Deputy Stanley noted that the distances are being looked at, which is to be welcomed. I hope we can have better consultation on such issues. Deputy Cowen said that the dynamic deployment mechanism is not working for Laois-Offaly. He asked that the Minister liaise with stakeholders on the issue and ensure there is local engagement. I will take his points back to the Minister.
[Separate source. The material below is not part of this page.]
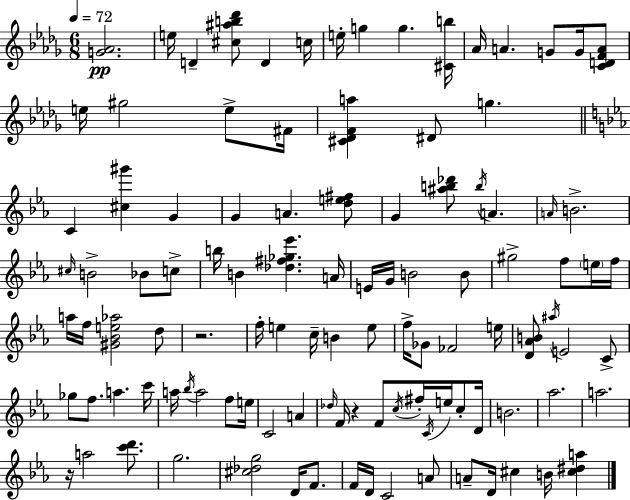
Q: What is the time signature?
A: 6/8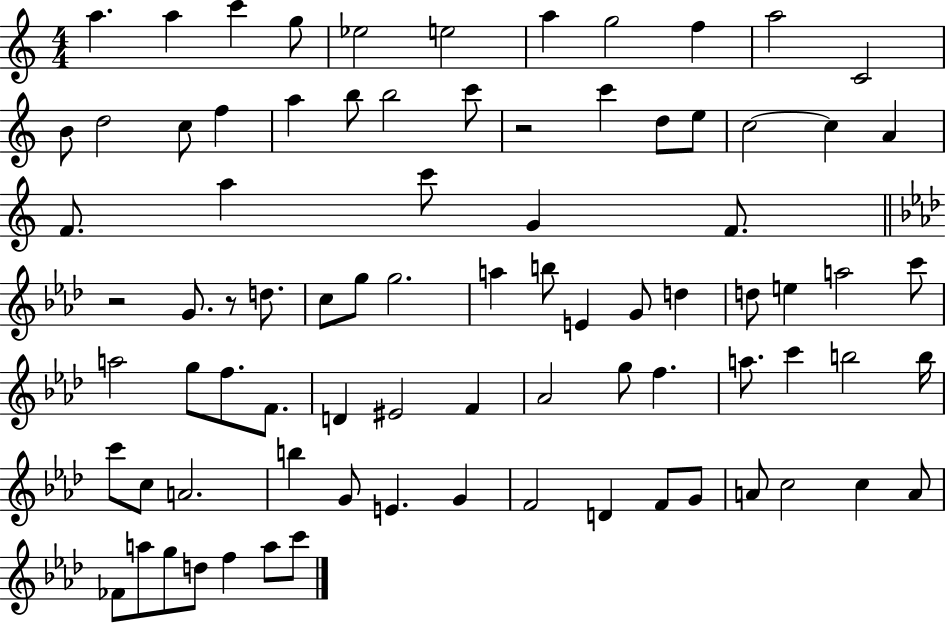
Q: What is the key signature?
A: C major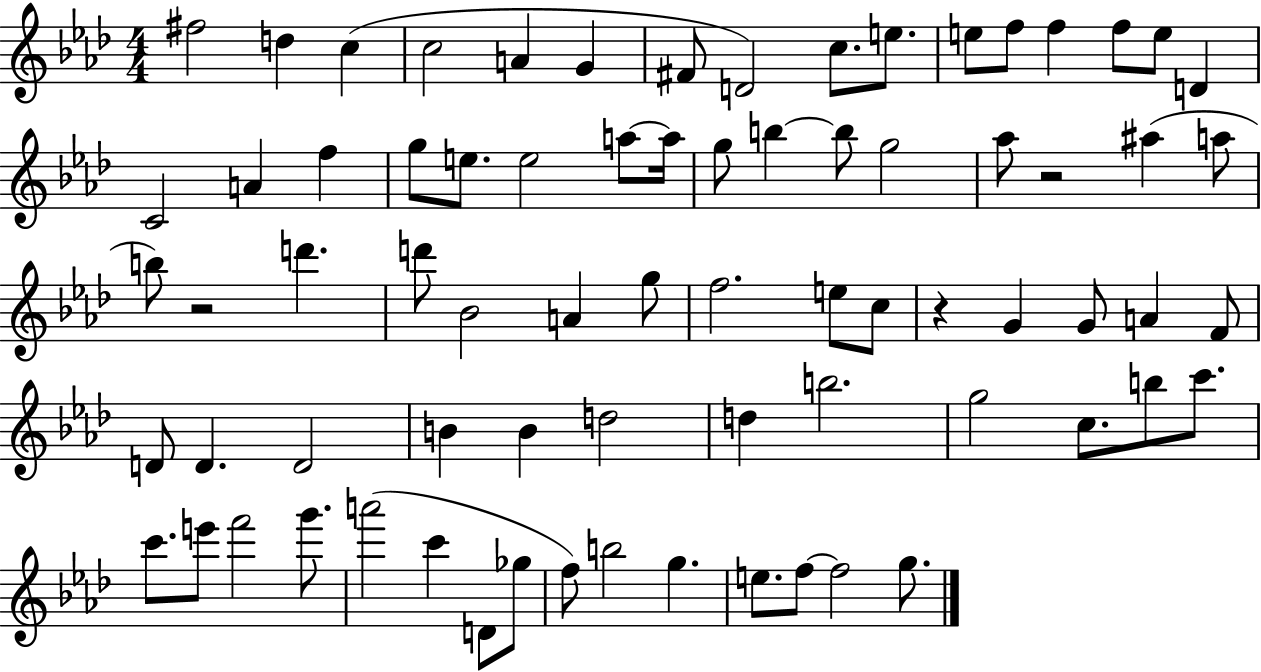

In line with the National Ambulance Service's strategic plan, Vision 2020, the service is undergoing a multi-annual reform programme that prioritises investment in new developments, increased manpower and fleet, and improved technology. This year, an unprecedented €187 million-plus is being invested in the service, including €10 million in new funding that has been allocated to priority areas that will continue to progress strategic reform. The funding facilitated an increase in paramedic staff numbers to target capacity deficits and is being used to progress the development of alternative patient pathways. These include hear-and-treat and see-and-treat services that are designed to manage low-acuity calls in an integrated manner, which may mean that emergency department attendance can be avoided for those patients.
I assure the House that the Government will continue to support these developments within the National Ambulance Service and to prioritise strategic measures that contribute to better patient outcomes. Deputy Cowen spoke about the need to retain these very valuable staff, including advanced paramedics and ambulance personnel. There are challenges in that regard, particularly following the Covid crisis, when ambulance service staff, like many front-line staff, are burnt out. We must recognise that.